• SELECTED PASSAGE:
######

Jamaica guards its reputation as a tourist paradise—literally. Earlier this year, the government dispatched its military to make sure nothing bad happened at or near tourist destinations such as Negril and Montego Bay.
Meanwhile, throughout the spring and summer, the cities most Jamaicans live in were war zones, claiming the lives of residents, soldiers, and gang members. More than 500 people were killed between January and July on this island nation of 2.6 million. Prime Minister P. J. Patterson instituted a curfew in the capital city of Kingston and its suburbs and sent troops into the city with wide-ranging powers, saying they will be “a permanent fixture.”
Violence has flared up every few weeks in Jamaica for various reasons. In April, nine people were killed in island-wide riots after the government attempted to institute a 45-cent increase in the gas tax. In June and July, a spate of gang warfare forced hundreds of Jamaicans to flee their homes. Also in July, the unprovoked killing of a former police officer by other officers inspired riots. (Jamaican police have killed 240 civilians since January 1998.)
“These riots were really just an outgrowth of other difficulties,” says Rennard White, director of the Jamaica Association of Evangelicals. “People are demanding to be heard and will show their discontent in extreme measures.”
VISIBLE, BUT DIVIDED, CHURCH: As social problems and violence reach a boiling point in Jamaica, many have turned to the church for assistance and guidance.
“Jamaica is a very religious country in many ways,” says White. “And the church is one of its strongest voices.”
It is also Jamaica’s most visible institution. There are more churches per square kilometer on this island nation than anywhere on earth—a statistic cited even in tourist brochures.
Unlike most other Caribbean nations, the vast majority of those Christians is Protestant. The largest Protestant denomination is the Seventh-day Adventist Church, which claims 5 percent of the population. Nearly a fifth of the entire country—18.5 percent—is evangelical, according to Operation World. Another 11 percent is Pentecostal. The missions handbook says the Caribbean as a whole is only 11.5 percent evangelical and 5.4 percent Pentecostal.
But beneath these statistics lies the reality that though the Christian church in Jamaica is visible, it has not been united.

######

• GIVEN DATA:
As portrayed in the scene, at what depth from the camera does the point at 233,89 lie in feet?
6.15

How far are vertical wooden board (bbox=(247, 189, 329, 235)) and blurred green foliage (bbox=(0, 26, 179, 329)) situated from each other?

######

• GIVEN INSTRUCTION A:
Return the passage from the Jamaica article starting at "It is also Jamaica’s" and ending at "in tourist brochures.", copied word for word.
• GIVEN INSTRUCTION B:
According to the Jamaica article, what share of the country is evangelical, as reported by Operation World?
Nothing in the listing matters for the work here.

• FULL SOLUTION A:
It is also Jamaica’s most visible institution. There are more churches per square kilometer on this island nation than anywhere on earth—a statistic cited even in tourist brochures.

• FULL SOLUTION B:
18.5 percent, nearly a fifth of the country.